When I was diagnosed with the C-word the social worker at Yale said we should be as open and honest with the kids as possible. To make the word "Cancer" feel like an ordinary word that we throw around our house casually. Friends of theirs might hear that I have Cancer from parents and then speak to them about it at school, so they need to be strong and prepared.
The kids knew I was sick. I was tired, cranky and I could not read or sing to them at night. They had to stay at my friends house a bunch of times as I was in and out of the hospital, so obviously something was up. We never made a formal announcement to them. We just told them that mommy is sick because she has Cancer. And mommy will be fine soon, she just needs strong medicine to help her feel better. Even though we have had a lot of people in and out of our home, I have tried really hard to make our life feel as normal as possible. Naps help when they are in school.
My 11 year old son Lucas knew more about Cancer than Natalie (7) and Amelia (9).
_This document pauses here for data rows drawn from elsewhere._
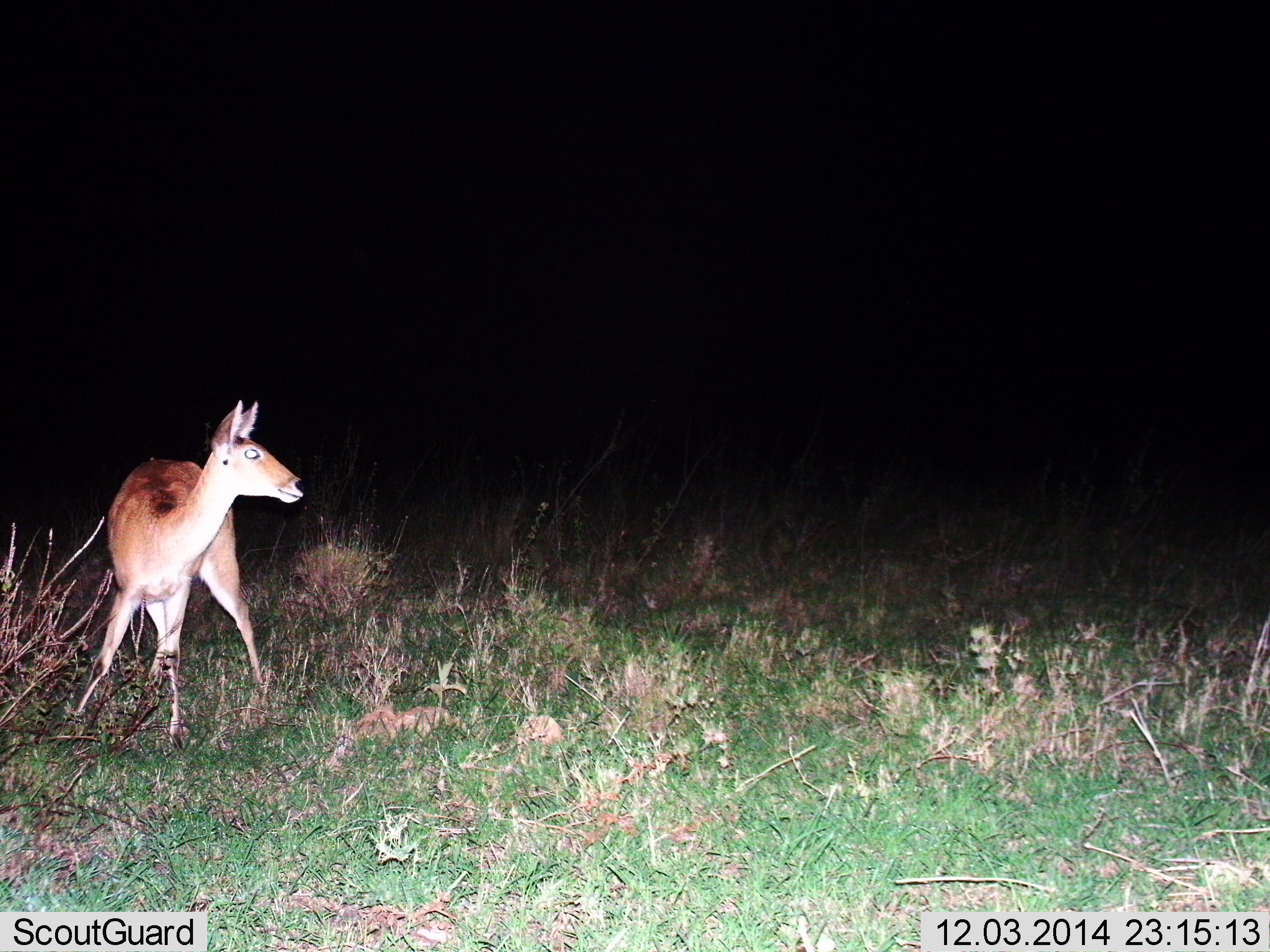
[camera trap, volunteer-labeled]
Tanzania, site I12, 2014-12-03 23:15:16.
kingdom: Animalia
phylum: Chordata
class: Mammalia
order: Artiodactyla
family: Bovidae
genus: Redunca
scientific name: Redunca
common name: reedbuck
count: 1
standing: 100%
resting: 0%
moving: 0%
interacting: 0%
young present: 0%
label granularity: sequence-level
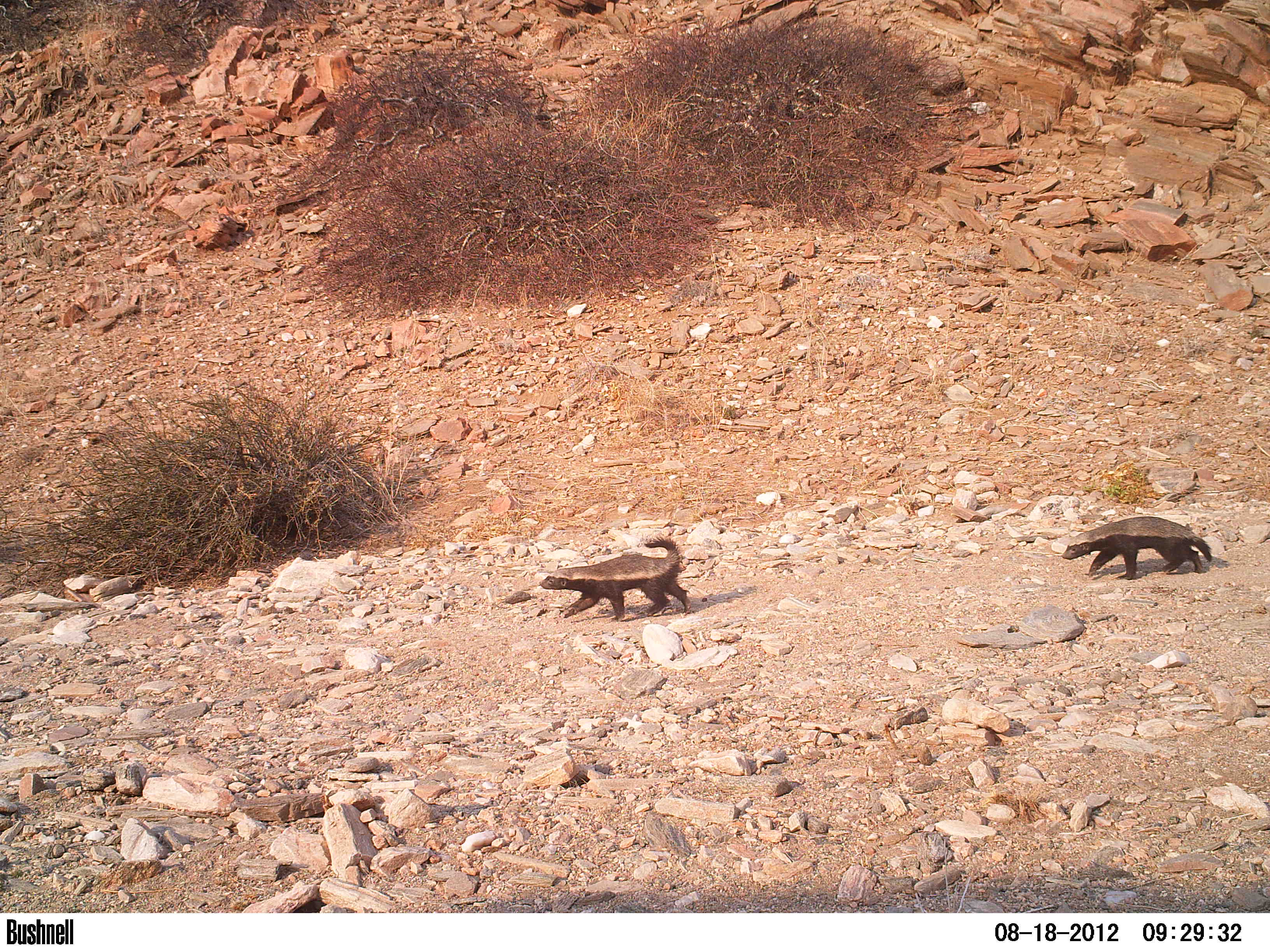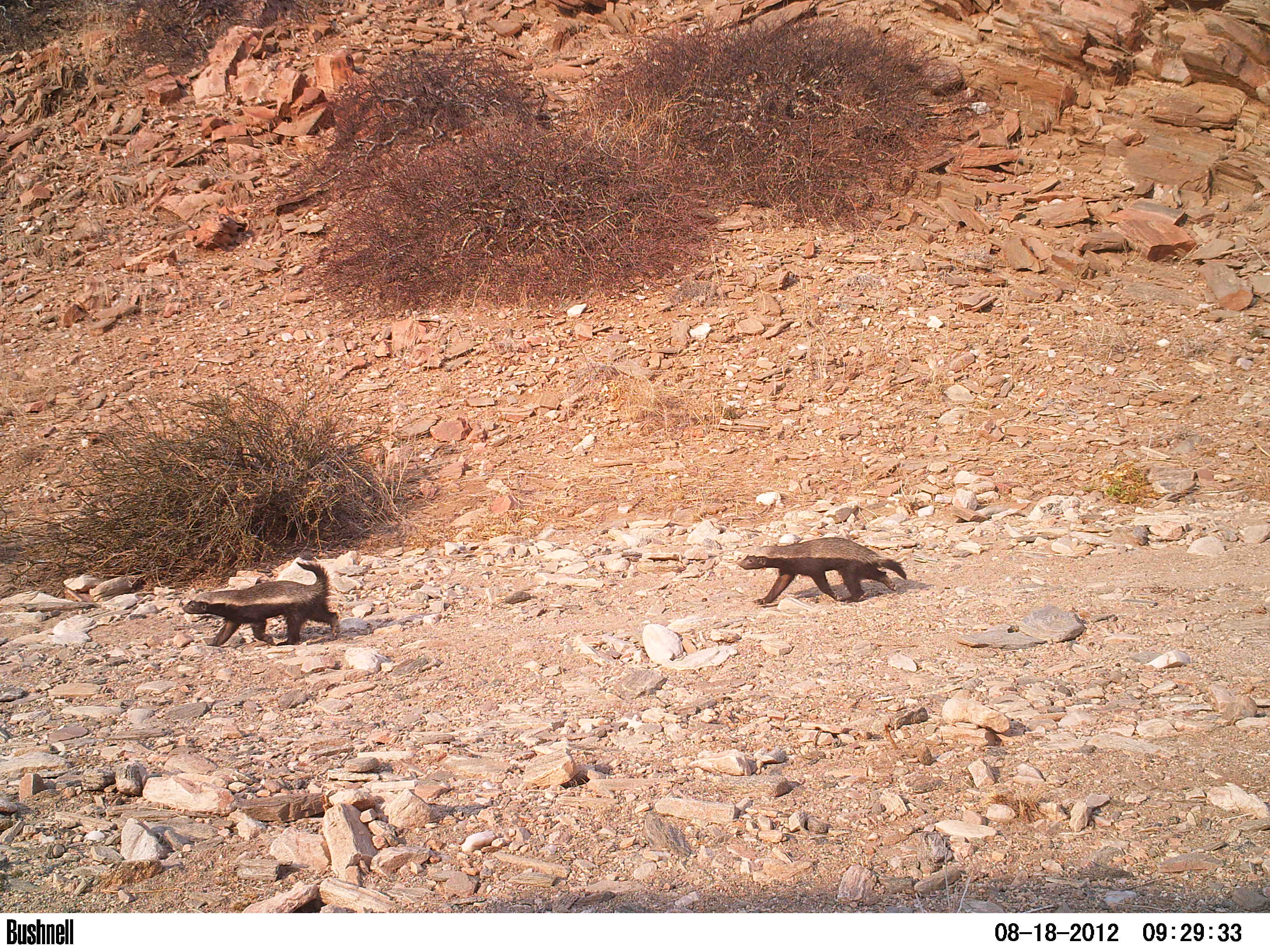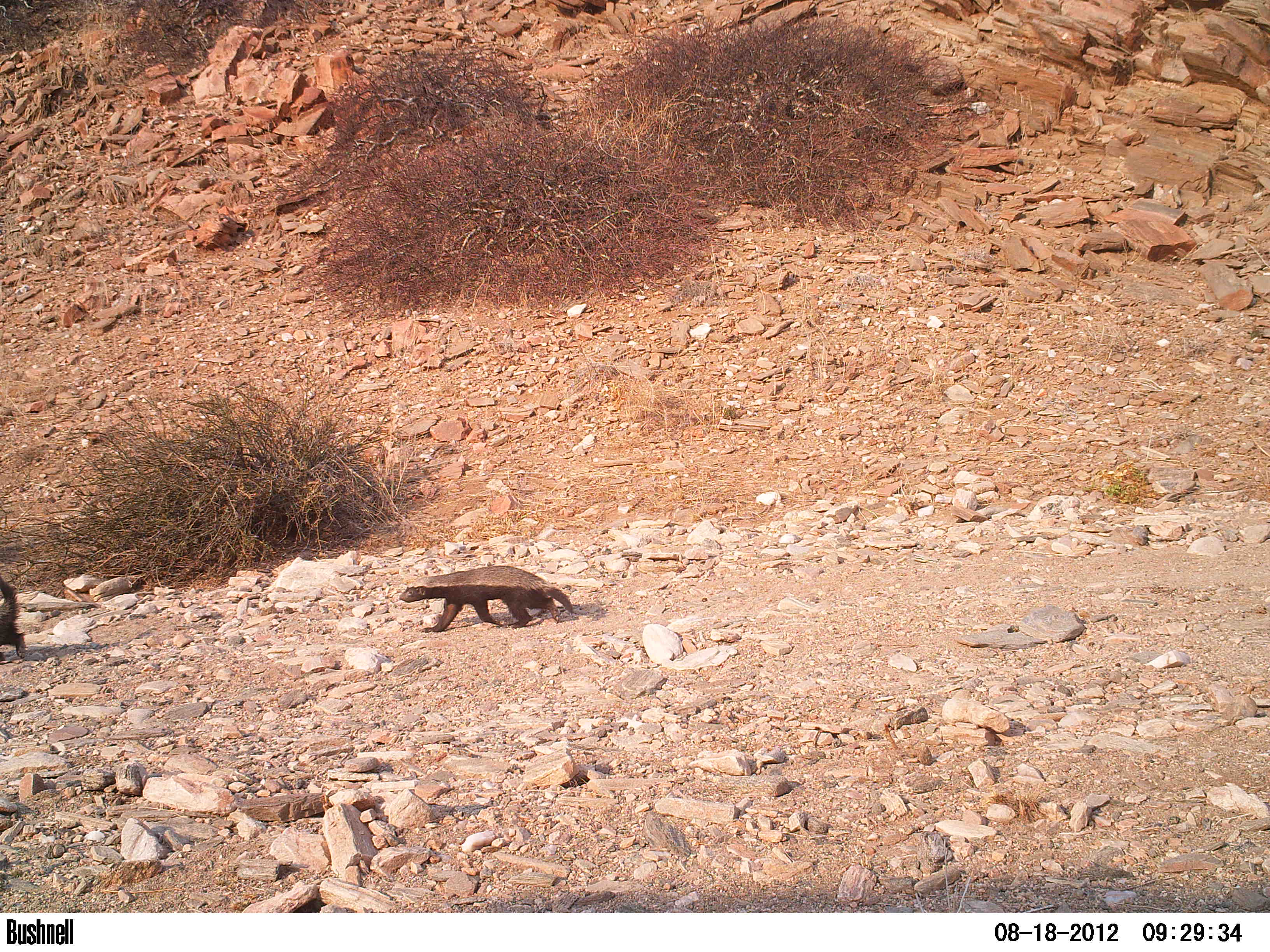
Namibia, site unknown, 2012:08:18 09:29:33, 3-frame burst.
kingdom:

He immediately asked if I was going to loose all my hair and die. That was a hard conversation. I was about to go in for Chemo and felt like I did not have much hope (before magic pills became an option). I just held him really tight and said I might loose some hair but I am definitely not going to die. I will be fine, as mommy is strong and I have a lot to live for and I did not want him to be worried. Natalie and Amelia when they heard the news they were so sweet: "Mommy you need your rest" "Mommy can I bring you some water" "Mommy I love you" is what the girls always said to me. And lots of lemon paintings and lemon art they have been making me. lol
We had a winter break in the Florida Keys - all paid for and planned in February - that we had to cancel. I think the news that we could not go away was way worse than having the cancer speech with them. The kids had been crossing off on their calendars for which day we were leaving. We really needed this trip too. Thankfully the Drs gave us the ok, so we leave in 2 weeks for a much needed positive happy trip. The airline and hotel and car rental companies told us we would not loose any money since we had a legit reason. Yay!
The best thing I can recommend to anyone is to be open with the kids and share with them scary words, as it prepares them for the future. They can handle it. They are strong, and they want to know.